DATA SECTION:
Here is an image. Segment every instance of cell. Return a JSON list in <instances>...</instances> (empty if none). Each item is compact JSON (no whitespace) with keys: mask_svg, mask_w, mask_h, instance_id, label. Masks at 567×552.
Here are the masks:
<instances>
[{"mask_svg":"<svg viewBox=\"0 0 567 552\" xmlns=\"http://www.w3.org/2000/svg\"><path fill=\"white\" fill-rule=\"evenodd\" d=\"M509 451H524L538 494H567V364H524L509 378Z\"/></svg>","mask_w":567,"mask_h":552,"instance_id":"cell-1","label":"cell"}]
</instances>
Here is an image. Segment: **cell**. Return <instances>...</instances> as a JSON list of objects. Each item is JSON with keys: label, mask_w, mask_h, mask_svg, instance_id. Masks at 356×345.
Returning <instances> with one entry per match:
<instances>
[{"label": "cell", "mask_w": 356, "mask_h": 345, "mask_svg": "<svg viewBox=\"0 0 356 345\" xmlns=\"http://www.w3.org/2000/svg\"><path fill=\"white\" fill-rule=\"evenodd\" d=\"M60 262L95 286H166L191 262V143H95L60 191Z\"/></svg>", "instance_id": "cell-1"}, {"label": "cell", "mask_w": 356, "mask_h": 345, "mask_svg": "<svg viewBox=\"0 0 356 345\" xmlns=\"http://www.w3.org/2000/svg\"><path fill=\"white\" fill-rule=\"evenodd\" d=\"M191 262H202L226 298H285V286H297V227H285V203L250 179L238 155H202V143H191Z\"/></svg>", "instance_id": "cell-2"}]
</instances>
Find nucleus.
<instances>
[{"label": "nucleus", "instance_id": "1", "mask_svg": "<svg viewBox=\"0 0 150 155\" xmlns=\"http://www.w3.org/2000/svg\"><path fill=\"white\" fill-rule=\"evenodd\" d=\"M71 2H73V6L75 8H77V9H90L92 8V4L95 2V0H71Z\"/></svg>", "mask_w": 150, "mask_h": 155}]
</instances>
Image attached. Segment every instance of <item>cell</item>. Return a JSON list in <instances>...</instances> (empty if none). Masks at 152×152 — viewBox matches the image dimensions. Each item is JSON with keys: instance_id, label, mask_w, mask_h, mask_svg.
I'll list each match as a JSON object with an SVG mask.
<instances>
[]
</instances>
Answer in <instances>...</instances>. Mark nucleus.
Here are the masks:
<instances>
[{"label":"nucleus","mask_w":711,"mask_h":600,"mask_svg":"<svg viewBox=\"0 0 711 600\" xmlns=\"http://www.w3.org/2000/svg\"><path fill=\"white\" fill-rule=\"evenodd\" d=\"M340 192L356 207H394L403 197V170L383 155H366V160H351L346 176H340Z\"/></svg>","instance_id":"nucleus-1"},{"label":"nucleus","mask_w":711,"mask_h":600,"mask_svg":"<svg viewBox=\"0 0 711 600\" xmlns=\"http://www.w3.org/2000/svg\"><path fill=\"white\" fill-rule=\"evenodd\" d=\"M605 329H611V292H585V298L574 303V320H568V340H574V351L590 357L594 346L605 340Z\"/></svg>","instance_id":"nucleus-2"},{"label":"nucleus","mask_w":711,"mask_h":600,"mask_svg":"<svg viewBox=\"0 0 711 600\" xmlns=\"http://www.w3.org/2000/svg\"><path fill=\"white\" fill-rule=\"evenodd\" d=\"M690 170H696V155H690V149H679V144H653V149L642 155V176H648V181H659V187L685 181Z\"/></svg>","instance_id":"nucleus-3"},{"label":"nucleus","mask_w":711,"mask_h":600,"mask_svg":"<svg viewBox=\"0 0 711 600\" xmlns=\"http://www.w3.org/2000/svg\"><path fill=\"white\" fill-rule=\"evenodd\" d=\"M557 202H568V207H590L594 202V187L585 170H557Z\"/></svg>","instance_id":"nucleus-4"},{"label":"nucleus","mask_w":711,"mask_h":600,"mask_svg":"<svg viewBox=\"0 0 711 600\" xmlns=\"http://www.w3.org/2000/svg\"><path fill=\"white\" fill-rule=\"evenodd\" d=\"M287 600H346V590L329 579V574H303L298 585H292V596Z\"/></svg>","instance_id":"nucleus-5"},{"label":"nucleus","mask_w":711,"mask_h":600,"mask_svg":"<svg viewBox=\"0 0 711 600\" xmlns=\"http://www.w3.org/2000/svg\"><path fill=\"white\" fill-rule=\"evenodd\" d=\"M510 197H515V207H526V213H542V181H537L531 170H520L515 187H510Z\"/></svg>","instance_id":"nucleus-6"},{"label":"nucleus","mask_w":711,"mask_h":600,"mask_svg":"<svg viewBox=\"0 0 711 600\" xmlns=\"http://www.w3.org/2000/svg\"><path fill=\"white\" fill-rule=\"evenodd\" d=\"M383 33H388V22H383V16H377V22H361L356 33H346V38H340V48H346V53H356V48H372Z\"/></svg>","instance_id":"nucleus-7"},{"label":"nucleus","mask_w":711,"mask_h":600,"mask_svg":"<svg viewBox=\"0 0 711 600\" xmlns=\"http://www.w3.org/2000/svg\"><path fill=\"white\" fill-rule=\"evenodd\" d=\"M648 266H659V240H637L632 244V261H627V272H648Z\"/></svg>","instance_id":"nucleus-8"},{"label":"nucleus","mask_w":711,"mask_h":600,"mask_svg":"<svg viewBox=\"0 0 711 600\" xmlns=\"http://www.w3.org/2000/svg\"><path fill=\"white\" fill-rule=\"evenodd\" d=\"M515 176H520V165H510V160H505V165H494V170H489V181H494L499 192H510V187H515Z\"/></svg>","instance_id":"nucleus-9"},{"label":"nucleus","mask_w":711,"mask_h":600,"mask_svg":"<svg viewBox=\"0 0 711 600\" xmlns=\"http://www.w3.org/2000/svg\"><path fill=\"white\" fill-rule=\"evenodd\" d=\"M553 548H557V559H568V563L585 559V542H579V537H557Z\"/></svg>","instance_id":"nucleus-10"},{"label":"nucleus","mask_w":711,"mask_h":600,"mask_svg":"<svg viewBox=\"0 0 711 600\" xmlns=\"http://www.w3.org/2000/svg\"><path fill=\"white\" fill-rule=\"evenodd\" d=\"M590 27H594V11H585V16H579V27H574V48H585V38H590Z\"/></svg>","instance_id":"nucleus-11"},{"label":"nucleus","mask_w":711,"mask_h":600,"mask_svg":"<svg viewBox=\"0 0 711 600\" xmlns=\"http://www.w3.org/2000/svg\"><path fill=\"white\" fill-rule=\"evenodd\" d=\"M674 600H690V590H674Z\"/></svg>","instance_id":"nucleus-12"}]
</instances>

PROBLEM REQUIREMENTS:
Pick out every line of the listing above that contains the word "empty". Case counts.

TASK ANSWER:
Here is an image. Segment every instance of cell. Return a JSON list in <instances>...</instances> (empty if none). Each item is compact JSON (no whitespace) with keys: mask_svg, mask_w, mask_h, instance_id, label. Masks at 567×552.
Image attached. Segment every instance of <item>cell</item>. Return a JSON list in <instances>...</instances> (empty if none). Masks at 152×152 — viewBox matches the image dimensions. Each item is JSON with keys: instance_id, label, mask_w, mask_h, mask_svg.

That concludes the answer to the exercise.